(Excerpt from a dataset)
* * * *
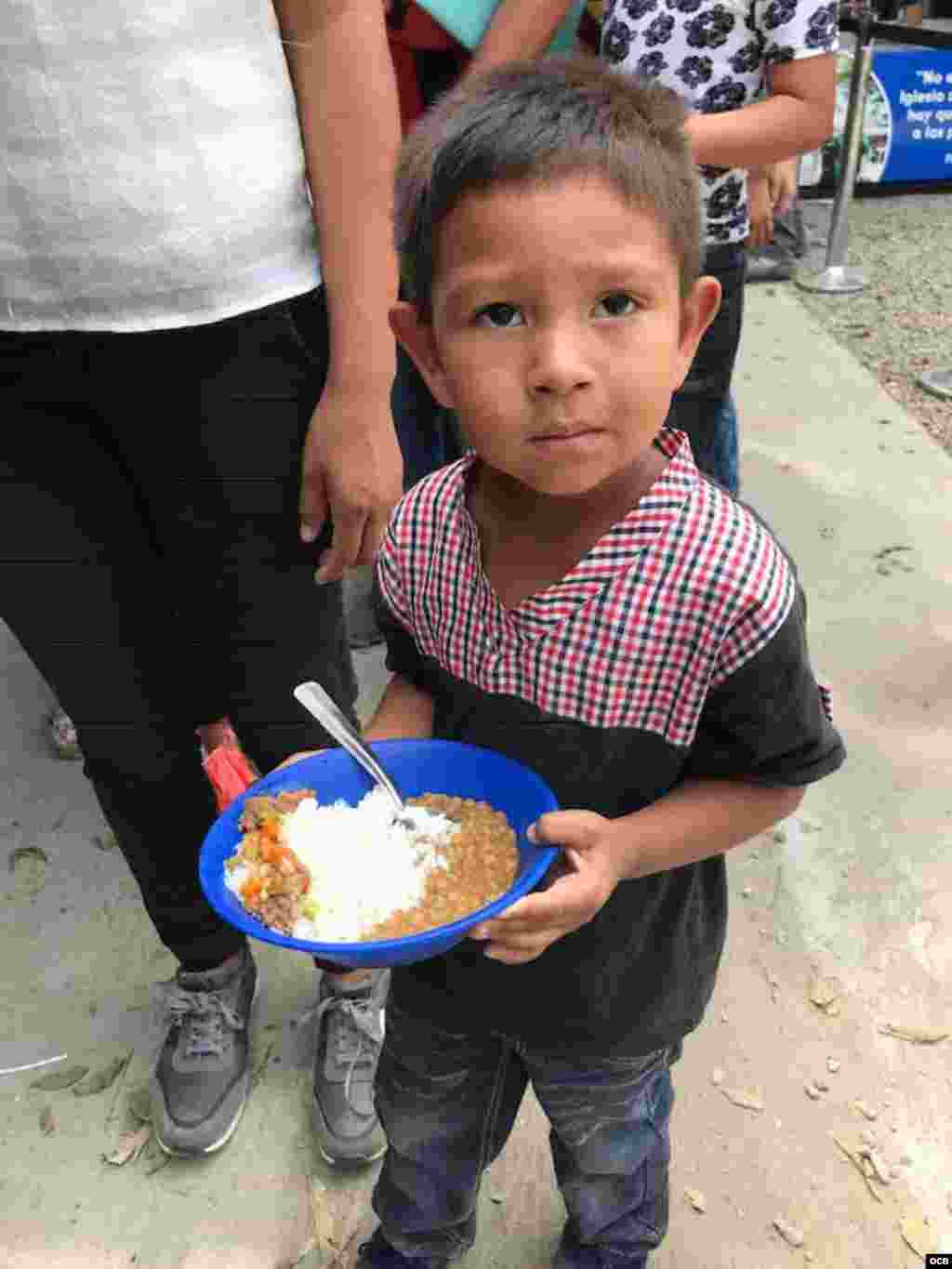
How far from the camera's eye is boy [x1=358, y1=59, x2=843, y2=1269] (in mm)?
846

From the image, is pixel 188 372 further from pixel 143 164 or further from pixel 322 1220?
pixel 322 1220

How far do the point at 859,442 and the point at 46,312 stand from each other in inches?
121

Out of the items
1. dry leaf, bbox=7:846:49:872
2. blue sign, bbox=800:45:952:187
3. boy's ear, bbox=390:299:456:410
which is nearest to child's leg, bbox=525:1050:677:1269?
boy's ear, bbox=390:299:456:410

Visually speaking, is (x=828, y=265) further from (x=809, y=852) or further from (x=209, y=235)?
(x=209, y=235)

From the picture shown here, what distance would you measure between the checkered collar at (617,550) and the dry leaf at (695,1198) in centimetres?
104

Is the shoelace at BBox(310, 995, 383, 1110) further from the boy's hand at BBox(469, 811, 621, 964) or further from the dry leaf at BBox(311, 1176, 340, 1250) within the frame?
the boy's hand at BBox(469, 811, 621, 964)

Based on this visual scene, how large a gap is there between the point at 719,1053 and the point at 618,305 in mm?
1342

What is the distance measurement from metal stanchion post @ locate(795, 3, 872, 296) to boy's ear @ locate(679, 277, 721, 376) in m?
4.24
* * * *
WHAT IS EXPECTED:
Return, unchanged, every line of the rows from the one containing "What is the" down to the end of the rows.

FULL RESPONSE:
What is the distance measurement from metal stanchion post @ locate(795, 3, 872, 296) to boy's ear @ locate(679, 277, 721, 376) in m?
4.24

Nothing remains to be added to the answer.